In 1957, in the wake of Brown vs Board of Education, school desegregation was creating a sensation. As a high school freshman then I wrote to Herblock, the famed Washington Post cartoonist. Draw President Eisenhower on the golf course, I suggested, with the caption “Is the fairway the fair way in the South?” I received a touching signed rejection. My plea for Negro rights with my father’s Republican family was met with silence.

Suddenly, in the 1960’s, I became what I would call a bigot. I disliked the trappings and rebellious spirit of the times and engaged in my own rebellion. I voted for Goldwater and longed to live in New York’s then infamously intolerant suburb, Bronxville, like the Upsons in Auntie Mame.

Why this former champion of equality and fairness opposed civil rights kept me wondering for years. I felt that Martin Luther King, Jr. was preaching at me, not speaking to me, but that was only part of it. The “Negroes” of my childhood were uncommonly accommodating and I had gotten used to that. When we visited my father’s native Harlem in the 1950’s, residents smiled at me and exchanged greetings with my dad.
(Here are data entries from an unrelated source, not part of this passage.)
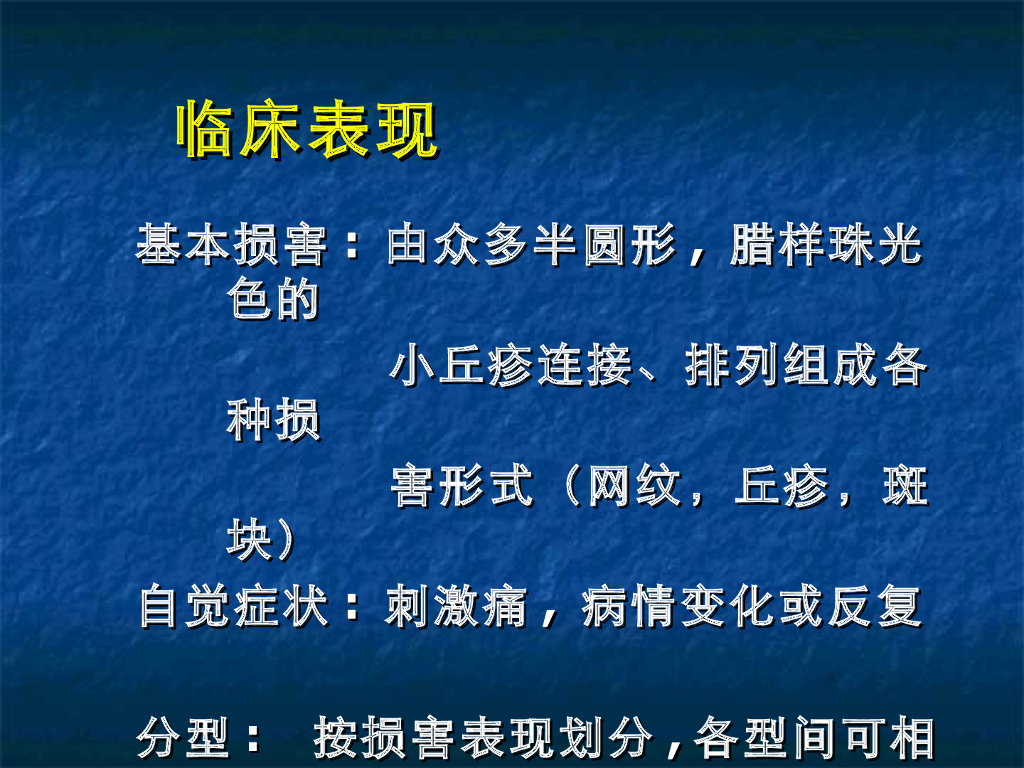 临床表现

基本损害：由众多半圆形，腊样珠光色的
小丘疹连接、排列组成各种损
害形式（网纹，丘疹，斑块）
自觉症状：刺激痛，病情变化或反复

分型： 按损害表现划分，各型间可相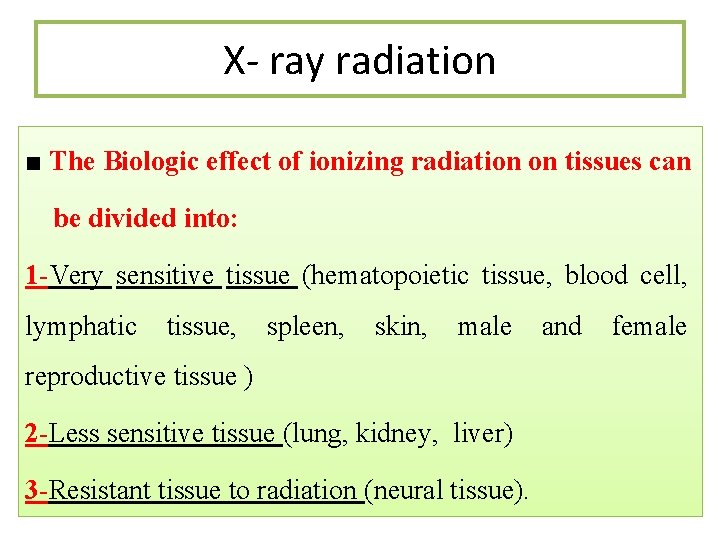 X- ray radiation

■ The Biologic effect of ionizing radiation on tissues can be divided into:

1-Very sensitive tissue (hematopoietic tissue, blood cell, lymphatic tissue, spleen, skin, male and female reproductive tissue )

2-Less sensitive tissue (lung, kidney, liver)

3-Resistant tissue to radiation (neural tissue).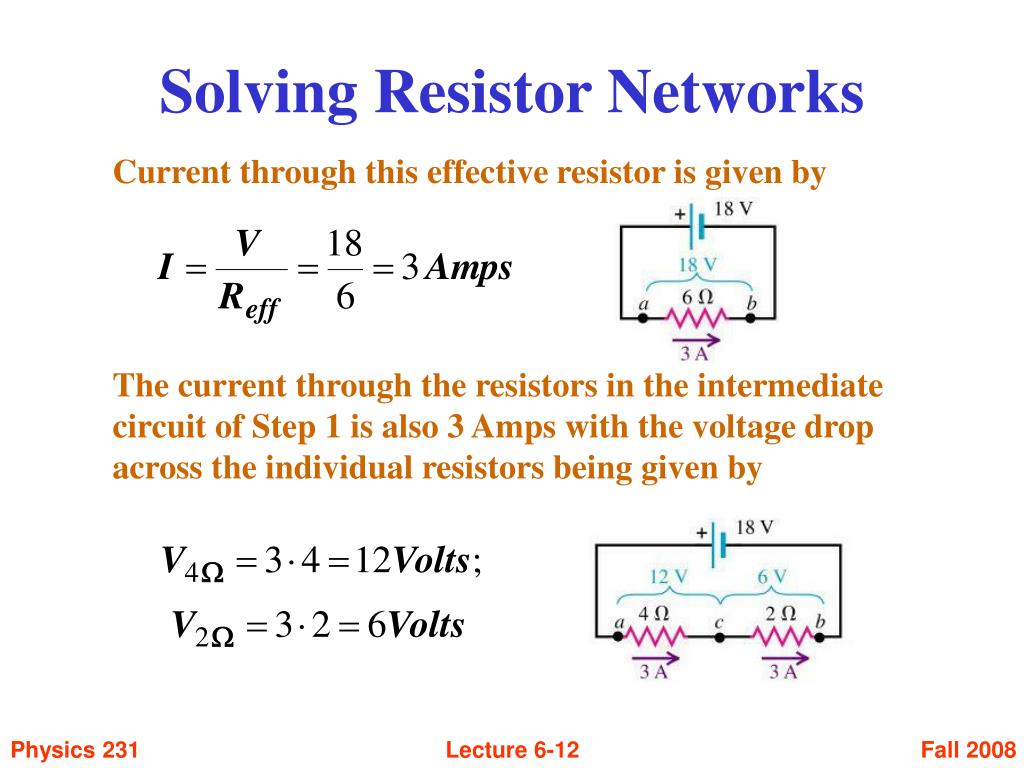 Solving Resistor Networks

Current through this effective resistor is given by

$I = \frac{V}{R_{eff}} = \frac{18}{6} = 3\,Amps$

+ 18 V
18 V
a 6 Ω b
3 A

The current through the resistors in the intermediate circuit of Step 1 is also 3 Amps with the voltage drop across the individual resistors being given by

$V_{4\Omega} = 3 \cdot 4 = 12\,Volts;$

$V_{2\Omega} = 3 \cdot 2 = 6\,Volts$

+ 18 V
12 V 6 V
a 4 Ω c 2 Ω b
3 A 3 A

Physics 231

Lecture 6-12

Fall 2008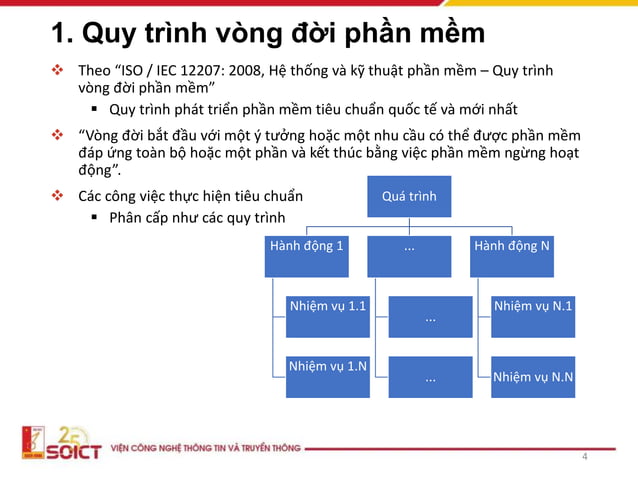 1. Quy trình vòng đời phần mềm

❖ Theo "ISO / IEC 12207: 2008, Hệ thống và kỹ thuật phần mềm – Quy trình vòng đời phần mềm"
▪ Quy trình phát triển phần mềm tiêu chuẩn quốc tế và mới nhất

❖ "Vòng đời bắt đầu với một ý tưởng hoặc một nhu cầu có thể được phần mềm đáp ứng toàn bộ hoặc một phần và kết thúc bằng việc phần mềm ngừng hoạt động".

❖ Các công việc thực hiện tiêu chuẩn
▪ Phân cấp như các quy trình

Quá trình

Hành động 1

...

Hành động N

Nhiệm vụ 1.1

...

Nhiệm vụ N.1

Nhiệm vụ 1.N

...

Nhiệm vụ N.N

25 SOICT VIỆN CÔNG NGHỆ THÔNG TIN VÀ TRUYỀN THÔNG

4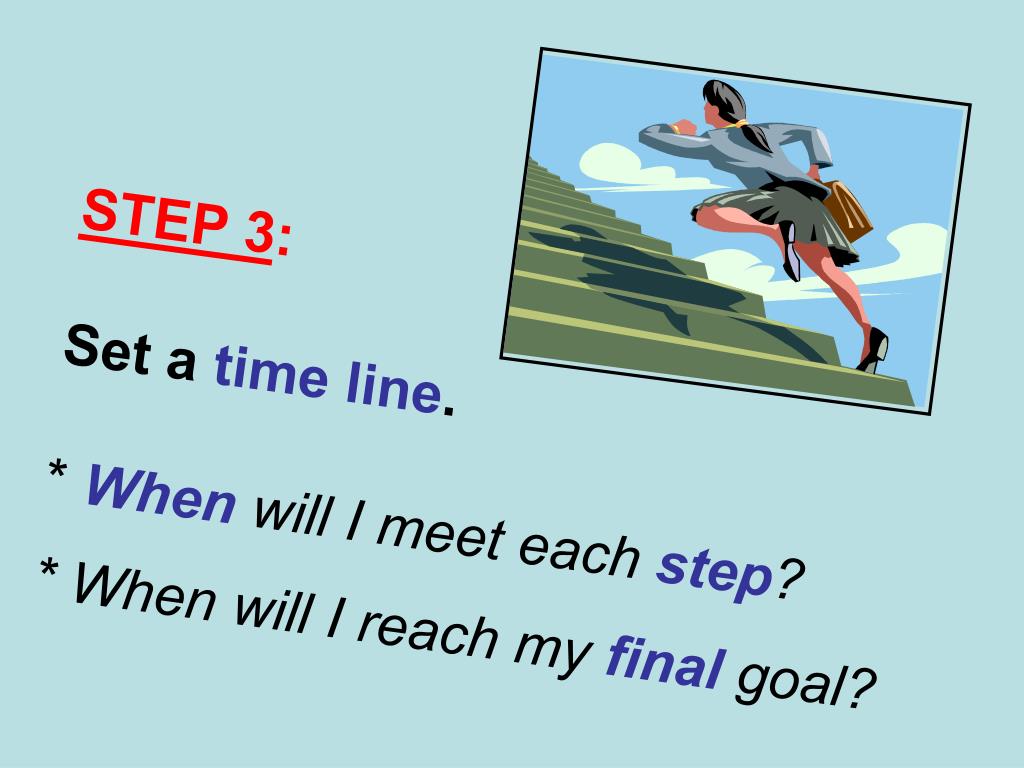 STEP 3:

Set a time line.

* When will I meet each step?
* When will I reach my final goal?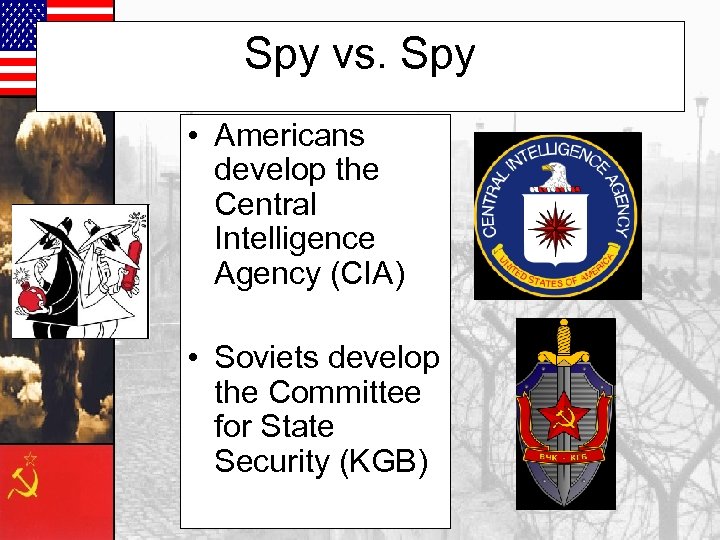 Spy vs. Spy

• Americans develop the Central Intelligence Agency (CIA)

• Soviets develop the Committee for State Security (KGB)

CENTRAL INTELLIGENCE AGENCY
UNITED STATES OF AMERICA

ВЧК - КГБ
To the degree black courtesy was born of servility I now find deplorable. Could we have really loved our mammies yet not have labored for their liberation?

As the struggle for civil rights became more heated, black coworkers at my summer job no longer looked at their white colleagues They muttered about their rights and wandered on. At home, the maid started talking back. Then came looting, which New York’s liberal mayor Lindsay turned his back on, and burning cities. As white college students risked their lives for civil rights, I focused more on their self righteousness than on the rightness of their cause.

When I started teaching in the mid-1960’s, the wrath of black New Yorkers came down hard. Schools were taken over and white teachers and principals dethroned. When middle class white parents mimicked this behavior my attitude hardened and I moved to California.

On a trip to Canada a decade or so later I had a revelation. Ever walk around Montreal at midnight? Black Canadians are so much more relaxed than their American counterparts, and no one finds them cause for fear. I learned the lesson of all lessons: If we want people to be decent, treat them decently. That applies to every kind of people in the world.

In 2011 we still have no African American neighbors in our L.A. condo or in our Berkshires summer community, and not more than one or two lived in our former co-op in New York. I can count my living black friends on one hand.

The unemployment rate for African Americans is double the 8% for whites. The black middle class is undoubtedly affected; last in, first out. Inner cities continue to bear poverty, crime, drugs, police abuse, and schools that cannot meet their needs. Bill Cosby is correct: a pervasive victim mentality and disdain for education doesn’t help. Nor do African American HIV denying, homophobic churches.

In 2009, on the 100th anniversary of the NAACP, an African American professor from Princeton proposed we look beyond the slowdown in overt racism and roll back the legacy of discrimination by changing policy. I’d have no discomfort with that at all.